* [Available data]
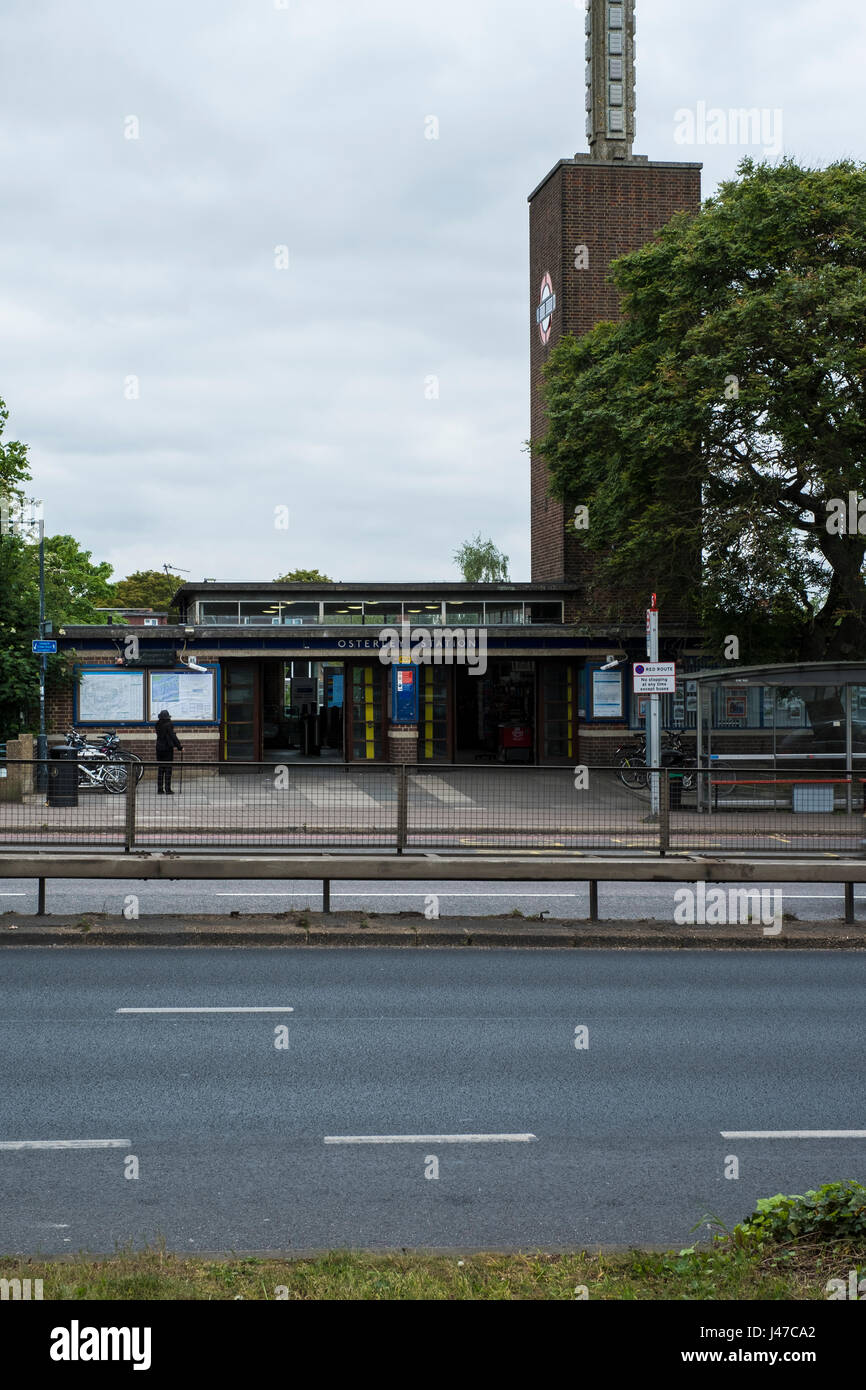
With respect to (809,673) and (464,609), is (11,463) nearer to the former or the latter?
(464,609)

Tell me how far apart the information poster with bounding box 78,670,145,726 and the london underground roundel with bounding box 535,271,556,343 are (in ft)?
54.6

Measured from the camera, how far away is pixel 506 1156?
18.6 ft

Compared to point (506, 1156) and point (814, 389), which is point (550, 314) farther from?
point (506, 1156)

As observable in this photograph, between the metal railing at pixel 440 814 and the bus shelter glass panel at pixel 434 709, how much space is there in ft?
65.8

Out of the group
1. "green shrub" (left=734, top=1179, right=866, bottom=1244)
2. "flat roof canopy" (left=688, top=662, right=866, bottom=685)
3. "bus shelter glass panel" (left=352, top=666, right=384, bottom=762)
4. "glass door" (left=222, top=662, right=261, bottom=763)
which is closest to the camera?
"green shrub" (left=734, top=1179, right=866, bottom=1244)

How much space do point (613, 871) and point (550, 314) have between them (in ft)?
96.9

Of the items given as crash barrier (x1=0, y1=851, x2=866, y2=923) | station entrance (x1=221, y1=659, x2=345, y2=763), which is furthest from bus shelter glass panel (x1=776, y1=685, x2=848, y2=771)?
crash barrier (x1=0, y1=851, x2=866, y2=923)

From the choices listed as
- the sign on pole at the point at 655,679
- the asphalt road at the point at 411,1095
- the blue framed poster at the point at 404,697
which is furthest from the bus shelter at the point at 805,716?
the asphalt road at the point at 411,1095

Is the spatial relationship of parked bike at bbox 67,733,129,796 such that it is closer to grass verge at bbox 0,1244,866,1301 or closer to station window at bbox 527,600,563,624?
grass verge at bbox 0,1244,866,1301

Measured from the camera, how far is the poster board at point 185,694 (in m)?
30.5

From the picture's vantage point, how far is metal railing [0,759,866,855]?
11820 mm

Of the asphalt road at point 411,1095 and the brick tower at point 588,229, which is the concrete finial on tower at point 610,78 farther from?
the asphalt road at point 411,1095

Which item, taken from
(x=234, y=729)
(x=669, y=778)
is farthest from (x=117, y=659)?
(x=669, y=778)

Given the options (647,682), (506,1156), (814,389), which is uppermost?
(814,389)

...

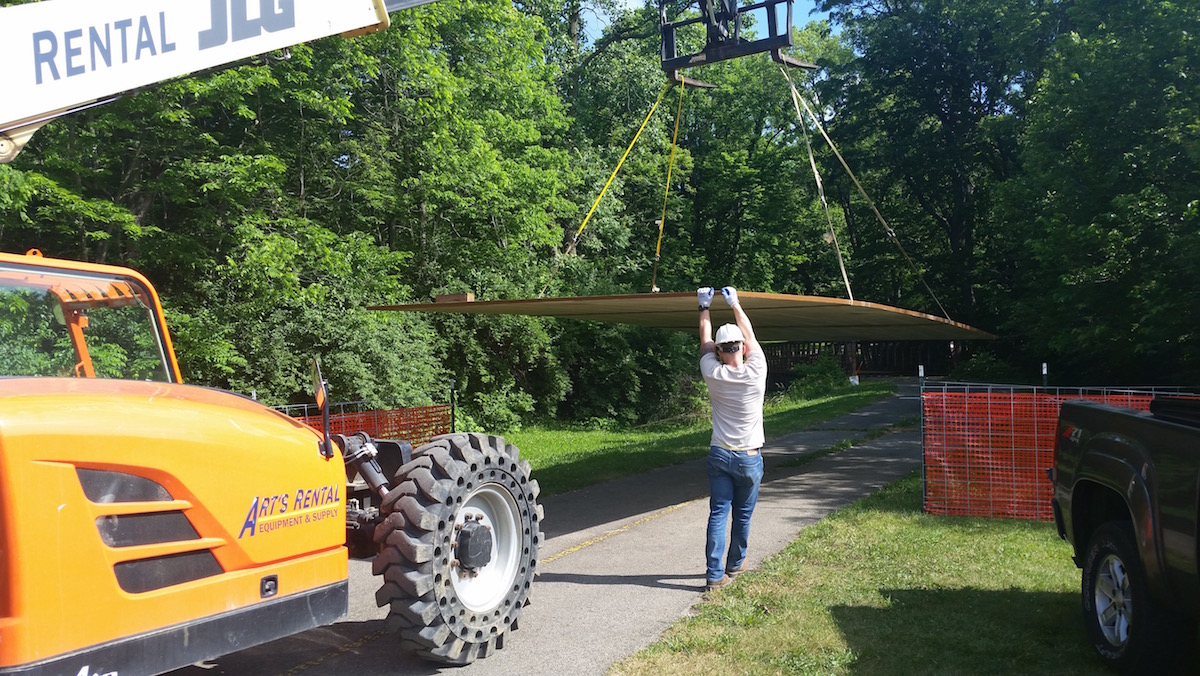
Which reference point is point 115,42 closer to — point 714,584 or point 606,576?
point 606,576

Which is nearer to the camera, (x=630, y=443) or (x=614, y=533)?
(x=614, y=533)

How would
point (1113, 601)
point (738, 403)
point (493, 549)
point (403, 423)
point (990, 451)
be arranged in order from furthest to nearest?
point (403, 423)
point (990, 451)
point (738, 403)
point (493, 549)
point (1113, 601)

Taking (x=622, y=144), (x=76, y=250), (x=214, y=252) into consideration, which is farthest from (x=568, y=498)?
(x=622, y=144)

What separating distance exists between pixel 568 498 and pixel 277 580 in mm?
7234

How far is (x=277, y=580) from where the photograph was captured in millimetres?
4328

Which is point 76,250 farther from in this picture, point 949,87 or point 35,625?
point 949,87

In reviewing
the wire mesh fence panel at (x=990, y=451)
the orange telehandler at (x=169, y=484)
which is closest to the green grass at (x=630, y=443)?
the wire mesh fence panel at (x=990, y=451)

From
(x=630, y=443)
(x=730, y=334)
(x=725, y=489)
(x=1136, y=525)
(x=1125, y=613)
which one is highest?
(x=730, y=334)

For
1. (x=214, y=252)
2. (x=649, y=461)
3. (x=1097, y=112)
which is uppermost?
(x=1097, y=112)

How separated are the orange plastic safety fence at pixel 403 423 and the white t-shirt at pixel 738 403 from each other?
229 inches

==

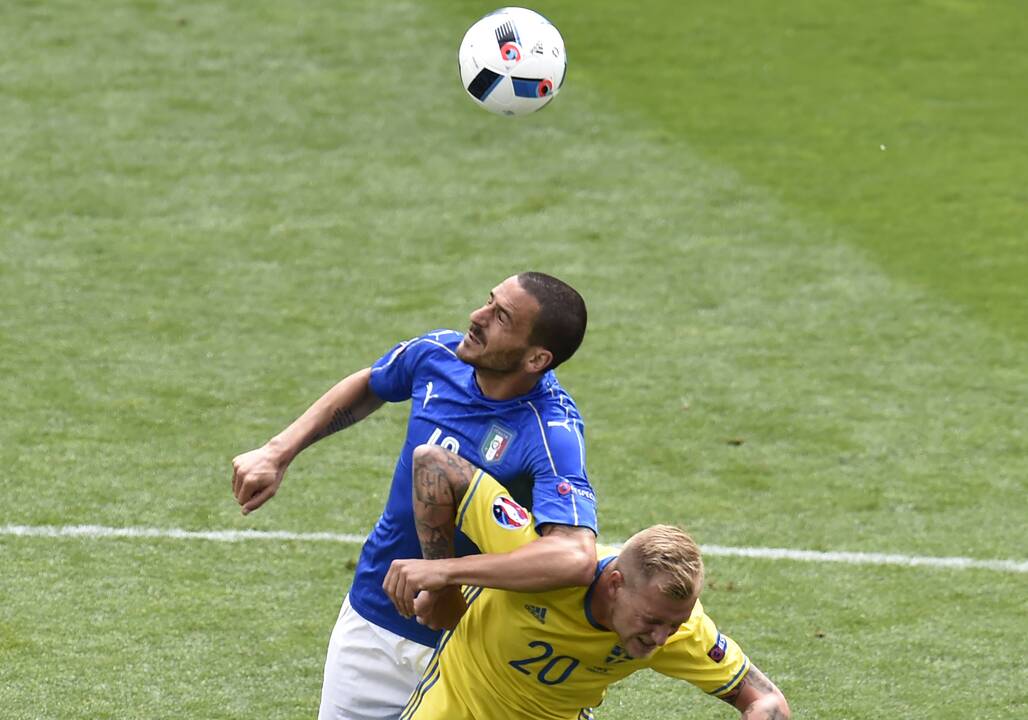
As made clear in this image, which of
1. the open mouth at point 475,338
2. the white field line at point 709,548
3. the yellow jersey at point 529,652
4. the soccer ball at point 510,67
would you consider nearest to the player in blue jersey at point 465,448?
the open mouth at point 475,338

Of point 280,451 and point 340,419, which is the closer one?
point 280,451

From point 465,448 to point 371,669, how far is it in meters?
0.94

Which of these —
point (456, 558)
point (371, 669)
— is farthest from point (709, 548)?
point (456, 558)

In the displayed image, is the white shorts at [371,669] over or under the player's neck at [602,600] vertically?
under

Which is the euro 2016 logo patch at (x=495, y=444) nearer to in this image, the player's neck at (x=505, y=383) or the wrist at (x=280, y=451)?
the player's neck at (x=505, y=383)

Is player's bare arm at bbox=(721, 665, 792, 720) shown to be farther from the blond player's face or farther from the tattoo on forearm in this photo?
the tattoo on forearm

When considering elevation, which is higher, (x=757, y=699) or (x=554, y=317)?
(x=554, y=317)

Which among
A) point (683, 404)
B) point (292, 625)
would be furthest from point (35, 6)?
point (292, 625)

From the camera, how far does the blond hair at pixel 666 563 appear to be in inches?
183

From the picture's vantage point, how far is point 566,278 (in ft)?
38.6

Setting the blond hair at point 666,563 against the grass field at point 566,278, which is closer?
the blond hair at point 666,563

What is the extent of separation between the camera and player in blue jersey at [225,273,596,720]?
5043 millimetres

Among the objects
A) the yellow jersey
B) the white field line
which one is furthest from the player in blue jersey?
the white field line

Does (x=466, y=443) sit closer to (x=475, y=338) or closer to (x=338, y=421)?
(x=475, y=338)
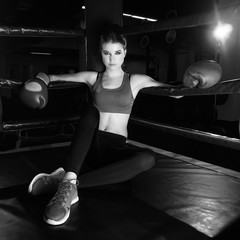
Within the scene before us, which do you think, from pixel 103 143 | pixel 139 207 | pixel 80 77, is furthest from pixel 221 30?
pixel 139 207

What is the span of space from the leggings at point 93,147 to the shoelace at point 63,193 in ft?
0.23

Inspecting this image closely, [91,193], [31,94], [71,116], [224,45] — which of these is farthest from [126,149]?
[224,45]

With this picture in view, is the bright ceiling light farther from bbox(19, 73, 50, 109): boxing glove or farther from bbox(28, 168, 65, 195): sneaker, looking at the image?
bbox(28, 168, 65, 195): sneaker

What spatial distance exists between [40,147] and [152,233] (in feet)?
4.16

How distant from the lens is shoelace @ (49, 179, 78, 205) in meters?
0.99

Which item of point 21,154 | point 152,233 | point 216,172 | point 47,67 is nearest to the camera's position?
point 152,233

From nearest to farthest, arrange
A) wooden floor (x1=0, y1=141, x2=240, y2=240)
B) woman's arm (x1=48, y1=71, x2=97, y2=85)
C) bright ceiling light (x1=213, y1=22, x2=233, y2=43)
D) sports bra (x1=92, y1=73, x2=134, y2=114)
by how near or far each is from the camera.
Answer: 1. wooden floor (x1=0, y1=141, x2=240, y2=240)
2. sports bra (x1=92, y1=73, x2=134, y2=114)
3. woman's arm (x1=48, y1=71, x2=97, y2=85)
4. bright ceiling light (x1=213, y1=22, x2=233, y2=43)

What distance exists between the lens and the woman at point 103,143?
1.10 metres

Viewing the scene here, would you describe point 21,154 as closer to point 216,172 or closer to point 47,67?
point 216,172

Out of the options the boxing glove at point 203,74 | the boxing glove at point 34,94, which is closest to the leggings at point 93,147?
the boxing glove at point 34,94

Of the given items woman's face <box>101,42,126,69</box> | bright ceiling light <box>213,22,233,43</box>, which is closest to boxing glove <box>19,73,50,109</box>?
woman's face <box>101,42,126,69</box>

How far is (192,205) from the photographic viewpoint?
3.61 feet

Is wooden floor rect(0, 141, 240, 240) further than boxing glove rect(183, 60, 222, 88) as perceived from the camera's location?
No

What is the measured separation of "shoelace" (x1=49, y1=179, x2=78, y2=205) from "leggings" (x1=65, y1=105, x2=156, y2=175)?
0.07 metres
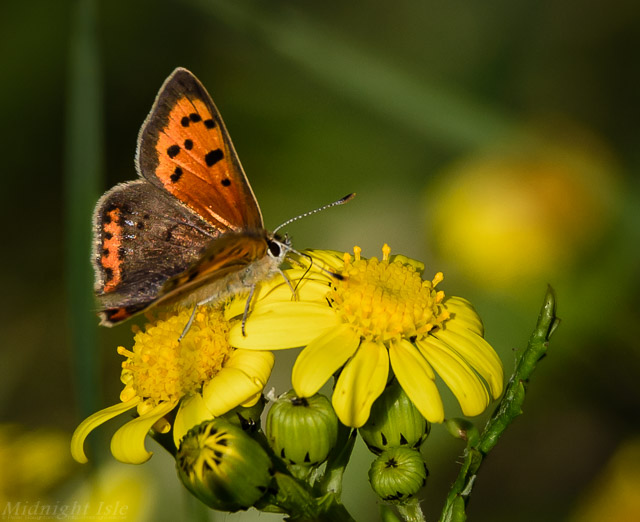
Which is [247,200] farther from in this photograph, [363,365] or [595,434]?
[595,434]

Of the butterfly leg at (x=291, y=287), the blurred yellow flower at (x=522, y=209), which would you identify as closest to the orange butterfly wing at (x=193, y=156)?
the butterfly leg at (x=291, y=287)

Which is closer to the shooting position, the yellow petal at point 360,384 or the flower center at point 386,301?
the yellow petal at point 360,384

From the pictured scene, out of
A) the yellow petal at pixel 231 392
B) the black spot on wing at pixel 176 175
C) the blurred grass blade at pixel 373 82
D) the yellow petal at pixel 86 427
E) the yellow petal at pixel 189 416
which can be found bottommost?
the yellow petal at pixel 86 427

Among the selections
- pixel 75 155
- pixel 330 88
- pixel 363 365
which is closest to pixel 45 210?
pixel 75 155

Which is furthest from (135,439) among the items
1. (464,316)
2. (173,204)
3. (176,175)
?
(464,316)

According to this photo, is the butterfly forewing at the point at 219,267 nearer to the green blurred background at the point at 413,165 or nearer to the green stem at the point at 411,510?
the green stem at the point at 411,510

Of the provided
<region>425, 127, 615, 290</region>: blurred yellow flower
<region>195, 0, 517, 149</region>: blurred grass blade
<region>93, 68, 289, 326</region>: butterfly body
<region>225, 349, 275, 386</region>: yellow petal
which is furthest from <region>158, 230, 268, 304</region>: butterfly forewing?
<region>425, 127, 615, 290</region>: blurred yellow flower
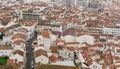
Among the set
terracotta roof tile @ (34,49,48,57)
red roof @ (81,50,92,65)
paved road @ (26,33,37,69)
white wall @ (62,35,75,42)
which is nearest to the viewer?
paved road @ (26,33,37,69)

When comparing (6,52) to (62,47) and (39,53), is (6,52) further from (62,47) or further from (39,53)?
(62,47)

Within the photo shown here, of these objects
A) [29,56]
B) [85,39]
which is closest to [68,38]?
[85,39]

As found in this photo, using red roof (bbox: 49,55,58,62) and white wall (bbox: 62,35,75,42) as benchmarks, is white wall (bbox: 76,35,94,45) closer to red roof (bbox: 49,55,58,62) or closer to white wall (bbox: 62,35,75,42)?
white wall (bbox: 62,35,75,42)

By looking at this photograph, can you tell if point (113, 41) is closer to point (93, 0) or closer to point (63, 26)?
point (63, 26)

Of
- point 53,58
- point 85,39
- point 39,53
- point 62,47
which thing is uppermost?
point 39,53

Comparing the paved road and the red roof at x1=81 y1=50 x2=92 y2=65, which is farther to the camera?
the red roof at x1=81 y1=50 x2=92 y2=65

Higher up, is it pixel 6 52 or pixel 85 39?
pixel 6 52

* [Exercise details]
Retype everything from the line containing "Which item of" down to the line containing "1.10 metres", both included, exactly as each line appears.

* [Task solution]
Which item of point 21,154 | point 152,233 | point 216,172 | point 47,67 is nearest to the camera's position?
point 152,233

From nearest to farthest, arrange
A) wooden floor (x1=0, y1=141, x2=240, y2=240)
B) woman's arm (x1=48, y1=71, x2=97, y2=85)
C) bright ceiling light (x1=213, y1=22, x2=233, y2=43)
D) sports bra (x1=92, y1=73, x2=134, y2=114)
by how near or far each is from the camera.
Answer: 1. wooden floor (x1=0, y1=141, x2=240, y2=240)
2. sports bra (x1=92, y1=73, x2=134, y2=114)
3. woman's arm (x1=48, y1=71, x2=97, y2=85)
4. bright ceiling light (x1=213, y1=22, x2=233, y2=43)

What distance exists between the lens and the woman at point 103,143?
1.10 metres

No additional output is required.